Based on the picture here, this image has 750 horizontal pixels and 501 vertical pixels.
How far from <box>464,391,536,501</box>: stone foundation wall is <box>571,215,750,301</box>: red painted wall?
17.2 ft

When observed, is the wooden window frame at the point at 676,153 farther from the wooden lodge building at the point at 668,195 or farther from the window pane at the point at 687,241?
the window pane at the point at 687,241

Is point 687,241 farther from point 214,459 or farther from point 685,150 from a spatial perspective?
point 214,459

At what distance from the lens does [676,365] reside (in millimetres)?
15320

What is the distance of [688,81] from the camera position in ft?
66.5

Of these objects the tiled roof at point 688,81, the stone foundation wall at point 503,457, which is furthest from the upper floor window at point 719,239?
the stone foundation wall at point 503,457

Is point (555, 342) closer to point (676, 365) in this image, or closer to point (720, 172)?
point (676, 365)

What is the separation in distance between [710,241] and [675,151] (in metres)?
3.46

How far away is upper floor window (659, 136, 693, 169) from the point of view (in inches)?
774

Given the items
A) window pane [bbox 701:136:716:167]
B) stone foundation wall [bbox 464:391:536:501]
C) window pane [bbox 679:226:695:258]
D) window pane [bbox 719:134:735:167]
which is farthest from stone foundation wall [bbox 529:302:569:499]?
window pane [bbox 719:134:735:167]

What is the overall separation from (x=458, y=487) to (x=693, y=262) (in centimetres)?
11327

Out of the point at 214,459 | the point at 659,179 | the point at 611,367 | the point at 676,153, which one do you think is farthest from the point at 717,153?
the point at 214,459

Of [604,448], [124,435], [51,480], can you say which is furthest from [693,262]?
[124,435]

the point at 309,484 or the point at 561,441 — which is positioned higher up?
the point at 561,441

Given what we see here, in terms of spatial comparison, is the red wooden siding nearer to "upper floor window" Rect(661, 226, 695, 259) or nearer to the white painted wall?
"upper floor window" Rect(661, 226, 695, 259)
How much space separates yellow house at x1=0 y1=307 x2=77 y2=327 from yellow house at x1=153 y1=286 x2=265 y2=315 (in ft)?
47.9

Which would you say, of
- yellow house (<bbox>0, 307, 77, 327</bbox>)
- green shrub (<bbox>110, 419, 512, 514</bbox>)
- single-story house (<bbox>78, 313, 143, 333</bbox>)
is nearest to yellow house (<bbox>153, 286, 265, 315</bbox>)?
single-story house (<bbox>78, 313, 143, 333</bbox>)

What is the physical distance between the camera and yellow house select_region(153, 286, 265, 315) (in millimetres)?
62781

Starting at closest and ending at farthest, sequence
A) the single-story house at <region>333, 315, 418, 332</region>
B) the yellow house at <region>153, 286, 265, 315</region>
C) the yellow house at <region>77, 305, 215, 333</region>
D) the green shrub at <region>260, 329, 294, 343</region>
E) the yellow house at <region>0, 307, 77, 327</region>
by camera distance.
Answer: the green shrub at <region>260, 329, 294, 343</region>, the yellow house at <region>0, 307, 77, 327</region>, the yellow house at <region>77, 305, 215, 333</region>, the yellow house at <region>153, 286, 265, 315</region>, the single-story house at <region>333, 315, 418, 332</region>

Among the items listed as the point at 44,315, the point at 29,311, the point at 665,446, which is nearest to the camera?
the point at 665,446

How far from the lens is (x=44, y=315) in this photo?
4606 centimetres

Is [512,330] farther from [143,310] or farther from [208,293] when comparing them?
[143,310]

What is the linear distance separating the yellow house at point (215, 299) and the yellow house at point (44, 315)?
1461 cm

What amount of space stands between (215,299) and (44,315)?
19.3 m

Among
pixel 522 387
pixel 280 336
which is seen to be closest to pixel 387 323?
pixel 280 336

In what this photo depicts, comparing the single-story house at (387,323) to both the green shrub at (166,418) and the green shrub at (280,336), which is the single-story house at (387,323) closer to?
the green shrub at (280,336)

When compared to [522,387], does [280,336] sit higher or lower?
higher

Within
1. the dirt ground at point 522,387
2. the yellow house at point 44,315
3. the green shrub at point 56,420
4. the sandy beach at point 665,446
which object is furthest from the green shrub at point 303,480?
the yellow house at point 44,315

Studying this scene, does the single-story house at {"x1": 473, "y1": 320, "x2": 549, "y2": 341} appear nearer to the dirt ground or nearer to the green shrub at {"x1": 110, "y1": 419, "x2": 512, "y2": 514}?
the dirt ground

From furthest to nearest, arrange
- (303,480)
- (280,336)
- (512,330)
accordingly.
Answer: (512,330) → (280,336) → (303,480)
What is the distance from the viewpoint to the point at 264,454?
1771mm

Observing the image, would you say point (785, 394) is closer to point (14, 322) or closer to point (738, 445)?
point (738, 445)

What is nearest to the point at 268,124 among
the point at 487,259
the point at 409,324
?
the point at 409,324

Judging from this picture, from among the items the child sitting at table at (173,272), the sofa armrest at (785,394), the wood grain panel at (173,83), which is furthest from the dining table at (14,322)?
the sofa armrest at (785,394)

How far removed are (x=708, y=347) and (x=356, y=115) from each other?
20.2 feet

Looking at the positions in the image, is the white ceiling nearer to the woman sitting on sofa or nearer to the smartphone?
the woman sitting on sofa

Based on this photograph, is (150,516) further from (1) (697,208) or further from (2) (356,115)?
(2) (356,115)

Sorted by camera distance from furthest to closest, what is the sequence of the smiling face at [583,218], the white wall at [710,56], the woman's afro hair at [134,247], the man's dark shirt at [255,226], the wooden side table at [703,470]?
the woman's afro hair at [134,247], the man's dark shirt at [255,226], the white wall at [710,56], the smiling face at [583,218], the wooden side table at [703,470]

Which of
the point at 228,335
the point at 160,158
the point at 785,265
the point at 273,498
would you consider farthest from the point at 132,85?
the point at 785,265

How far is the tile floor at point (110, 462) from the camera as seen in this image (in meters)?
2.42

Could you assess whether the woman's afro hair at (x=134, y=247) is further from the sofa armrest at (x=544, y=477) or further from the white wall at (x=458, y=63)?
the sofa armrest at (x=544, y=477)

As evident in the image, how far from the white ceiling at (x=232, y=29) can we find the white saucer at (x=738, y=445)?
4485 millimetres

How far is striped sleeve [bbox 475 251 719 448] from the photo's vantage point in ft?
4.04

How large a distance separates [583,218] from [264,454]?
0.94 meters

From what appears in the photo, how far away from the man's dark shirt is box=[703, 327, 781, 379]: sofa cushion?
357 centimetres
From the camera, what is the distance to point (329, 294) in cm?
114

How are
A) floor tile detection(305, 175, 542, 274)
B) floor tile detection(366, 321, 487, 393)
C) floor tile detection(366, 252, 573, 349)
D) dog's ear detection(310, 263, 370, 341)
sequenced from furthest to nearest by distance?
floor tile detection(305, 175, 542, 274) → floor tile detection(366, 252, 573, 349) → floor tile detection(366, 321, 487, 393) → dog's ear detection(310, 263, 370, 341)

EXERCISE: Can you rewrite the entries from the line containing "How far removed" through the line containing "[583,218], the wooden side table at [703,470]", both included, renaming "smartphone" to "mobile phone" and leaving everything else unchanged?

RESPONSE FOR THIS EXERCISE:
How far removed are (x=708, y=347) and (x=356, y=115) from each other?
20.2 feet

Looking at the positions in the image, is the white ceiling nearer to the woman sitting on sofa or nearer to the mobile phone?
the woman sitting on sofa

Based on this photograph, is (150,516) further from (1) (697,208) or further from (2) (356,115)?
(2) (356,115)

Sorted by camera distance from furthest to closest, what is the sequence of the smiling face at [583,218], the white wall at [710,56], the woman's afro hair at [134,247], the man's dark shirt at [255,226], the wooden side table at [703,470]?
the woman's afro hair at [134,247], the man's dark shirt at [255,226], the white wall at [710,56], the smiling face at [583,218], the wooden side table at [703,470]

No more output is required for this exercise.